Bush, Congress called slow to respond to global food crisis

Frank Chu, manager of San Tung Chinese restaurant, scoops a bowl of rice for customers Friday in San Francisco. U.S. rice futures have hit a record high amid global food inflation.

? The Bush administration and Congress have been caught flat-footed by rapidly escalating global food prices and are scrambling to respond to a crisis that they increasingly view as a threat to U.S. national security, according to government officials, congressional staffers and human rights experts.

The White House released $200 million in emergency wheat stores for developing countries last week, and Secretary of State Condoleezza Rice said the administration is planning “further steps to help ease the burden of rising food prices on the world’s neediest people.” Options include building more overseas storage facilities and roads to prevent food spoiling, and making the food crisis a top priority for the G-8 summit of industrialized nations in July, administration officials said.

Top Senate Democrats, meanwhile, are pressing the White House to devote more money to emergency food aid – up from $350 million to $550 million – as part of a supplemental Iraq war budget package.

But administration officials and legislative aides acknowledge that they have only recently begun to focus on the severity of the problem, and humanitarian groups fear that assistance from the United States, which already supplies about half of the world’s total food aid, may come too late to provide much benefit in the near term.

The mounting crisis, which has unseated Haitian Prime Minister Jacques Edouard Alexis and prompted riots throughout the developing world, provides a particular challenge for President Bush during his final months in office. Although Bush has received many positive reviews for his initiatives to combat HIV/AIDS and malaria, he is hobbled by dismal approval ratings and bitter relations with a Democratic Congress during a presidential election year.

One senior White House official, who spoke on the condition of anonymity because internal discussions were underway, said the crisis “is getting a lot of attention, not just at the White House but throughout the administration.”

“When you’ve got instability or rioting in the streets in Egypt and Haiti and Indonesia, that will garner significant attention,” the official said. “What we’re looking at is a combination of both short- and medium-to-long-term policy issues to address this.”

Prices for rice, corn, wheat and other food staples have skyrocketed in recent months, driven by record oil costs, severe droughts, the diversion of corn for ethanol use and rapidly growing demand in China and India, according to United Nations officials and other experts. In some of the poorest countries of Africa and Asia, where food costs can consume three-quarters of household income, prices have more than doubled in six months.

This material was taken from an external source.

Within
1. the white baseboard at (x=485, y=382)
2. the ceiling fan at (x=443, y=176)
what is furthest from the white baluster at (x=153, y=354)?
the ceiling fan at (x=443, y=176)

The escalating prices have sparked violent riots in more than a dozen nations, from Cameroon to Bangladesh to the Philippines. World Bank President Robert Zoellick warns that more than 30 nations are at risk of social unrest from the crisis and that at least 100 million additional people could be pushed into poverty in coming months.

The crisis has even spilled over into the United States, where Costco and other retailers have implemented limits on rice purchases. Sen. Charles Schumer, D-N.Y., has scheduled a hearing on the impact of rising food prices on U.S. families.

Some rice-growing countries, such as Vietnam and India, have blocked exports of the grain in an attempt to stabilize their domestic markets, further increasing pressure on global prices.